FIEMG considera exagerada a elevação da taxa SELIC

Comitê de Política Monetária (Copom) sobe taxa de juros básicos para 4,25% ao ano. A FIEMG considera exagerada a decisão do Comitê de Política Monetária – Copom, do Banco Central do Brasil, de elevar a taxa SELIC de 3,50% para 4,25% ao ano. Para a federação mineira, o ritmo acelerado de aumento da taxa SELIC prejudicará a recuperação da economia brasileira, ainda muito fragilizada pela persistência da pandemia de Covid-19. A despeito do crescimento de 1,2% do PIB no primeiro trimestre de 2021, no mesmo período, a taxa de desemprego alcançou 14,7%, a maior desde o início da série histórica (2012).
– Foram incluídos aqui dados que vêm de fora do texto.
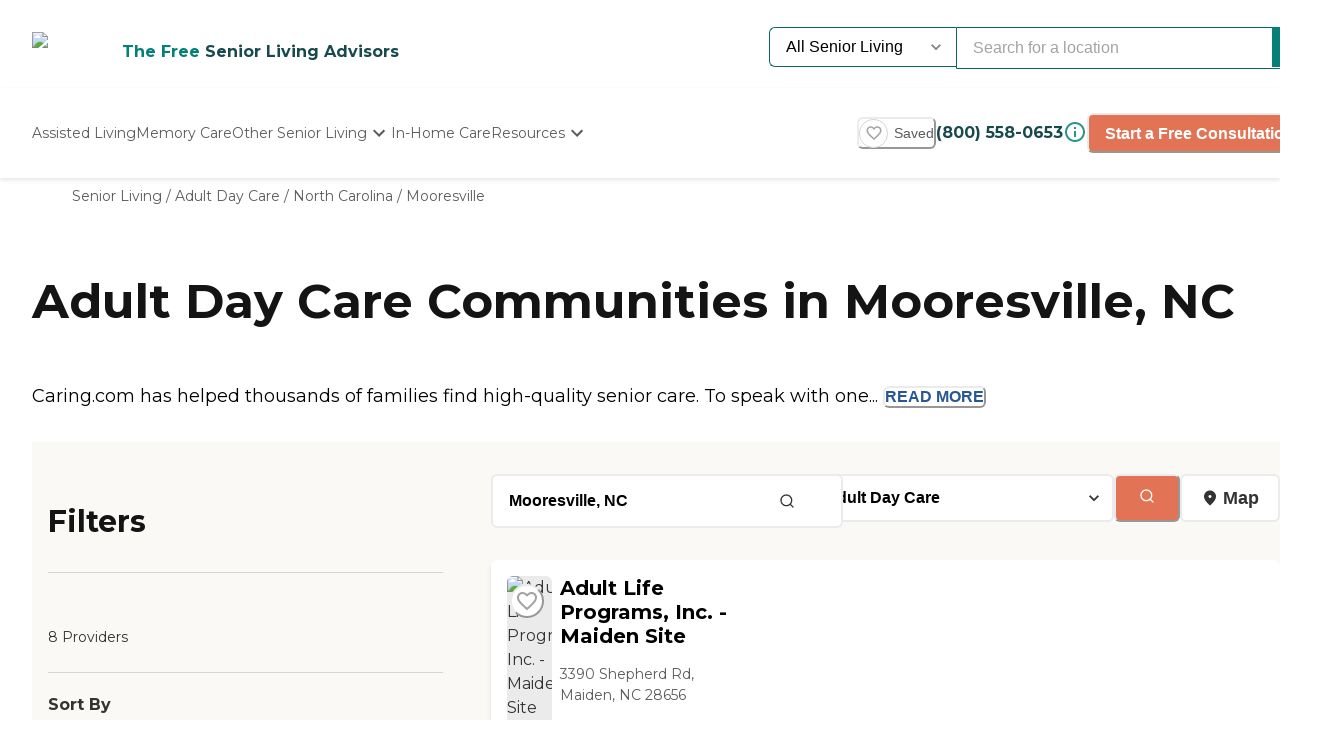

--- FILE ---
content_type: application/javascript; charset=UTF-8
request_url: https://www.caring.com/_next/static/chunks/6788.a862e1e8502f757b.js
body_size: 2163
content:
"use strict";(self.webpackChunk_N_E=self.webpackChunk_N_E||[]).push([[6788,1046],{71046:function(e,t,n){n.r(t),n.d(t,{RatingStars:function(){return d}});var r=n(85893),i=n(36948),l=n(34292),a=n(71293),o=n(15019),s=n(11513),c=n(58910);let d=e=>{let{labelSize:t="md",mb:n=0,maxRating:d=5,minRating:g=0,rating:x,showLabel:h=!0,spacing:u=0,starColor:f="tertiary.400",starSize:p="18px",withContainer:m=!1}=e;if(x<g||x>d)return console.error("RatingStars: Invalid rating.",x),null;let j=Math.floor(x),y=(0,c.A)(x),b=()=>(0,r.jsxs)(l.U,{mb:n,spacing:u,align:"center",role:"img","aria-label":"".concat(y," of ").concat(d," stars"),children:[Array.from({length:j}).map((e,t)=>(0,r.jsx)(i.J,{as:s.MVI,boxSize:p,color:f,"data-testid":"star-icon"},t)),h&&(0,r.jsx)(a.x,{color:f,fontSize:t,fontWeight:"bold",lineHeight:"120%",paddingLeft:"0.5",children:y})]});return m?(0,r.jsx)(o.default,{children:b()}):b()};t.default=d},88736:function(e,t,n){n.d(t,{Z:function(){return r.default}});var r=n(71046)},58910:function(e,t,n){n.d(t,{A:function(){return r}});let r=e=>e.toLocaleString(void 0,{minimumFractionDigits:1,maximumFractionDigits:1})},16788:function(e,t,n){n.r(t),n.d(t,{default:function(){return m}});var r=n(85893),i=n(48783),l=n(15019),a=n(93108),o=n(71293),s=n(34292),c=n(49289),d=n(8371),g=n(88736),x=n(70067);let h=e=>{let{children:t,...n}=e;return(0,r.jsx)(a.z,{colorScheme:"secondary",size:"sm",variant:"outline",fontSize:"xs",fontWeight:"bold",lineHeight:"150%",...n,children:t})},u=e=>{let{children:t,title:n}=e;return(0,r.jsxs)(i.g,{spacing:"4",align:"stretch",children:[n&&(0,r.jsx)(o.x,{fontSize:"sm",fontWeight:"bold",lineHeight:"120%",children:n}),t]})},f=e=>{let{children:t}=e;return(0,r.jsx)(i.g,{as:"article",align:"flex-start",bg:"white",borderRadius:"xl",boxShadow:"lg",p:"5",spacing:"4",children:t})};f.Button=e=>{let{children:t,onClick:n}=e;return(0,r.jsx)(h,{onClick:n,children:t})},f.CareType=e=>{let{color:t="blue.600",children:n}=e;return(0,r.jsx)(o.x,{casing:"uppercase",color:t,fontSize:"xs",fontWeight:"normal",lineHeight:"150%",children:n})},f.Content=e=>{let{children:t,noOfLines:n,title:i}=e;return(0,r.jsx)(u,{title:i,children:(0,r.jsx)(o.x,{noOfLines:n,children:t})})},f.Link=e=>{let{children:t,href:n,color:i}=e;return(0,r.jsx)(h,{as:"a",href:n,color:i,children:t})},f.Response=e=>{let{children:t,title:n="Provider response",noOfLines:i}=e;return(0,r.jsx)(u,{title:n,children:(0,r.jsx)(o.x,{borderLeftColor:"gray.200",borderLeftWidth:"8px",paddingLeft:"4",fontSize:"sm",noOfLines:i,children:t})})},f.Section=u,f.Summary=e=>{let{reviewer:t,tag:n,rating:l,date:a,starColor:h}=e,u=(0,x.j6)(a,"MMMM d, yyy");return(0,r.jsxs)(i.g,{spacing:"2",align:"flex-start",children:[(0,r.jsxs)(i.g,{spacing:"2px",align:"flex-start",children:[(0,r.jsx)(o.x,{fontSize:"md",fontWeight:"bold",lineHeight:"120%",children:t}),(0,r.jsxs)(s.U,{alignItems:"center",spacing:"3",wrap:"wrap",divider:(0,r.jsx)(c.i,{orientation:"vertical",h:"12px",borderColor:"gray.800",opacity:"1","aria-hidden":"true"}),children:[(0,r.jsx)(g.Z,{rating:l,starColor:h}),(0,r.jsx)(o.x,{as:"time",dateTime:a,fontSize:"xs",fontWeight:"normal",lineHeight:"150%",whiteSpace:"nowrap",children:u})]})]}),(0,r.jsx)(d.Vp,{color:"gray.900",background:"gray.200",children:n})]})};var p=e=>{let{headingElement:t="p",titleAlignment:n="left",children:i}=e;return(0,r.jsx)(o.x,{as:t,textAlign:n,fontSize:"md",fontWeight:"bold",lineHeight:"120%",children:i})},m=e=>{let{data:t,title:n,headingElement:a,titleAlignment:o,ratingColor:s,ratingColorRange:c,tagCareTypeColor:d,tagCareTypeColorRange:g,readMoreColor:x="secondary",readMoreColorRange:h="400"}=e;return 0===t.length?null:(0,r.jsxs)(l.default,{as:"section",display:"flex",flexDirection:"column",gap:"4",children:[(0,r.jsx)(p,{headingElement:a,titleAlignment:o,children:n}),t.map(e=>(0,r.jsxs)(f,{children:[(0,r.jsxs)(i.g,{spacing:"2",alignItems:"flex-start",children:[(0,r.jsx)(f.CareType,{color:"".concat(d,".").concat(g),children:e.careType}),(0,r.jsx)(f.Summary,{date:e.createdAt,rating:e.rating,reviewer:e.authorName,tag:e.title,starColor:"".concat(s,".").concat(c)})]}),(0,r.jsx)(f.Content,{title:"Review of ".concat(e.resourceName),children:e.content}),e.providerResponse&&(0,r.jsx)(f.Response,{children:e.providerResponse}),(0,r.jsx)(f.Link,{href:e.resourceUrl,color:"".concat(x,".").concat(h),children:"Read more"})]},e.id))]})}},8371:function(e,t,n){n.d(t,{Vp:function(){return x}});var r=n(36948),i=n(55227),l=n(16554),a=n(77030),o=n(33179),s=n(19653),c=n(85893),[d,g]=(0,i.k)({name:"TagStylesContext",errorMessage:"useTagStyles returned is 'undefined'. Seems you forgot to wrap the components in \"<Tag />\" "}),x=(0,l.G)((e,t)=>{let n=(0,a.jC)("Tag",e),r=(0,o.Lr)(e),i={display:"inline-flex",verticalAlign:"top",alignItems:"center",maxWidth:"100%",...n.container};return(0,c.jsx)(d,{value:n,children:(0,c.jsx)(s.m.span,{ref:t,...r,__css:i})})});x.displayName="Tag",(0,l.G)((e,t)=>{let n=g();return(0,c.jsx)(s.m.span,{ref:t,noOfLines:1,...e,__css:n.label})}).displayName="TagLabel",(0,l.G)((e,t)=>(0,c.jsx)(r.J,{ref:t,verticalAlign:"top",marginEnd:"0.5rem",...e})).displayName="TagLeftIcon",(0,l.G)((e,t)=>(0,c.jsx)(r.J,{ref:t,verticalAlign:"top",marginStart:"0.5rem",...e})).displayName="TagRightIcon";var h=e=>(0,c.jsx)(r.J,{verticalAlign:"inherit",viewBox:"0 0 512 512",...e,children:(0,c.jsx)("path",{fill:"currentColor",d:"M289.94 256l95-95A24 24 0 00351 127l-95 95-95-95a24 24 0 00-34 34l95 95-95 95a24 24 0 1034 34l95-95 95 95a24 24 0 0034-34z"})});h.displayName="TagCloseIcon",(0,l.G)((e,t)=>{let{isDisabled:n,children:r,...i}=e,l={display:"flex",alignItems:"center",justifyContent:"center",outline:"0",...g().closeButton};return(0,c.jsx)(s.m.button,{ref:t,"aria-label":"close",...i,type:"button",disabled:n,__css:l,children:r||(0,c.jsx)(h,{})})}).displayName="TagCloseButton"}}]);

--- FILE ---
content_type: application/javascript; charset=UTF-8
request_url: https://www.caring.com/_next/static/chunks/pages/senior-living/%5BcareTypeOrState%5D/%5BstateOrCountyOrCity%5D/%5BcountyOrCityOrProvider%5D-ac6c3653087b6a7a.js
body_size: 455
content:
(self.webpackChunk_N_E=self.webpackChunk_N_E||[]).push([[2268],{70133:function(t,n,e){(window.__NEXT_P=window.__NEXT_P||[]).push(["/senior-living/[careTypeOrState]/[stateOrCountyOrCity]/[countyOrCityOrProvider]",function(){return e(27146)}])},27146:function(t,n,e){"use strict";e.r(n),e.d(n,{__N_SSP:function(){return s},default:function(){return l},getPageData:function(){return _}});var r=e(85893),a=e(17892),o=e(50574),u=e(73141),i=e(43662),c=e(86416),s=!0;let _=async t=>{t.params=t.params||{},t.params.rollUpType=u.BW.SENIOR_LIVING;let n=(0,c.MM)(t),e=new o.I(n);return await e.controller.getPageData(t)};function l(t){let{pageData:n}=t;if(n)return(0,r.jsx)(i.I,{children:(0,r.jsx)(a.Z,{page:n.page,templateAnnotations:n.templateAnnotations,context:n.context})})}}},function(t){t.O(0,[4980,7627,8907,1228,2013,5937,5445,260,9866,1461,6953,3227,1535,3440,4836,4149,226,9064,6051,5705,4900,1803,6184,5990,1323,5079,4490,4545,585,4461,7892,9974,1791,9948,2888,9774,179],function(){return t(t.s=70133)}),_N_E=t.O()}]);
17/06/2021 - A FIEMG considera exagerada a decisão do Comitê de Política Monetária – Copom, do Banco Central do Brasil, de elevar a taxa SELIC de 3,50% para 4,25% ao ano.


Para a federação mineira, o ritmo acelerado de aumento da taxa SELIC prejudicará a recuperação da economia brasileira, ainda muito fragilizada pela persistência da pandemia de Covid-19. A despeito do crescimento de 1,2% do PIB no primeiro trimestre de 2021, no mesmo período, a taxa de desemprego alcançou 14,7%, a maior desde o início da série histórica (2012).


O setor de serviços, responsável por aproximadamente 70% do PIB nacional, segue negativamente impactado pela necessidade de distanciamento social. Adicionalmente, as incertezas relacionadas à crise hídrico-energética são crescentes, impondo riscos de choque de oferta adverso para a economia.


Por sua vez, há uma expectativa de descompressão inflacionária diante da recente valorização do real frente ao dólar e da acomodação dos preços internacionais de commodities agrícolas metálicas.


No balanço desse cenário, a FIEMG entende que essa escalada dos juros representa mais um desafio para os setores produtivos, e, consequentemente, para a retomada do emprego, da renda e do crescimento econômico sustentável.